__Document passage__
········
In my view, the information severed from the records at issue falls within one or more of the aforementioned paragraphs of the definition of personal information under section 2(1) of the Act.  Pages 156 and 157 contain personal information of both the appellant and another individual (the affected person).

 

 

ISSUE B:       If the answer to Issue A is yes, whether the discretionary exemption provided by section 49(b) of the Act applies.

 

In Issue A, I found that pages 156 and 157 contain the personal information of both the appellant and the affected person.

 

Section 47(1) of the Act gives individuals a general right of access to personal information in the custody or under the control of institutions.  However, this right of access is not absolute. Section 49(b) provides an exception to this general right of disclosure of personal information to the person to whom the information relates.  Specifically, section 49(b) provides that:

 

 

A head may refuse to disclose to the individual to whom the information relates personal information,

 

where the disclosure would constitute an unjustified invasion of another individual's personal privacy;

 

Section 49(b) introduces a balancing principle.  The Ministry must look at the information and weigh the requester's right of access to his/her own personal information against another individual's right to the protection of his/her personal privacy.  If the Ministry determines that the release of the information would constitute an unjustified invasion of the other individual's personal privacy, then section 49(b) gives the Ministry the discretion to deny the requester access to the personal information (Order 37).

 

In my view, where the personal information relates to the requester, the onus should not be on the requester to prove that disclosure of the personal information would not constitute an unjustified invasion of the personal privacy of another individual.  Since the requester has a right of access to his/her own personal information, the only situation under section 49(b) in which he/she can be denied access to the information is if it can be demonstrated that disclosure of the information would constitute an unjustified invasion of another individual's privacy.

 

Sections 21(2), (3) and (4) of the Act provide guidance in determining whether disclosure of personal information would result in an unjustified invasion of the personal privacy of the individual to whom the information relates.  Section 21(3) lists the types of information the disclosure of which is presumed to constitute an unjustified invasion of personal privacy.  The Ministry, in its representations, relies upon the presumption contained section 21(3)(b) of the Act, which provides:

 

 

A disclosure of personal information is presumed to constitute an unjustified invasion of personal privacy where the personal information,

 

was compiled and is identifiable as part of an investigation into a possible violation of law, except to the extent that disclosure is necessary to prosecute the violation or to continue the investigation;

 

The Ministry advises that pages 156 and 157 were compiled as part of the Ottawa Police Force's investigation of the appellant's complaint against certain of its officers.
········
__Data section__
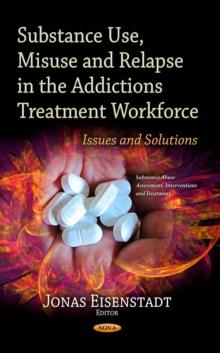 Substance Use, Misuse and Relapse in the Addictions Treatment Workforce : Issues and Solutions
········
__Required tasks__
• a. Answer these questions using the decision passage:
(i) Which pages contain personal information of both the appellant and the affected person?
(ii) Which section of the Act gives individuals a general right of access to personal information held by institutions?
(iii) Which presumption in section 21 does the Ministry rely on in its representations?
• b. Reproduce the decision passage word for word, taking everything from "The Ministry advises" down to "of its officers.".

__Results by task__
• a.
(i) Pages 156 and 157
(ii) Section 47(1)
(iii) The presumption in section 21(3)(b)

• b.
The Ministry advises that pages 156 and 157 were compiled as part of the Ottawa Police Force's investigation of the appellant's complaint against certain of its officers.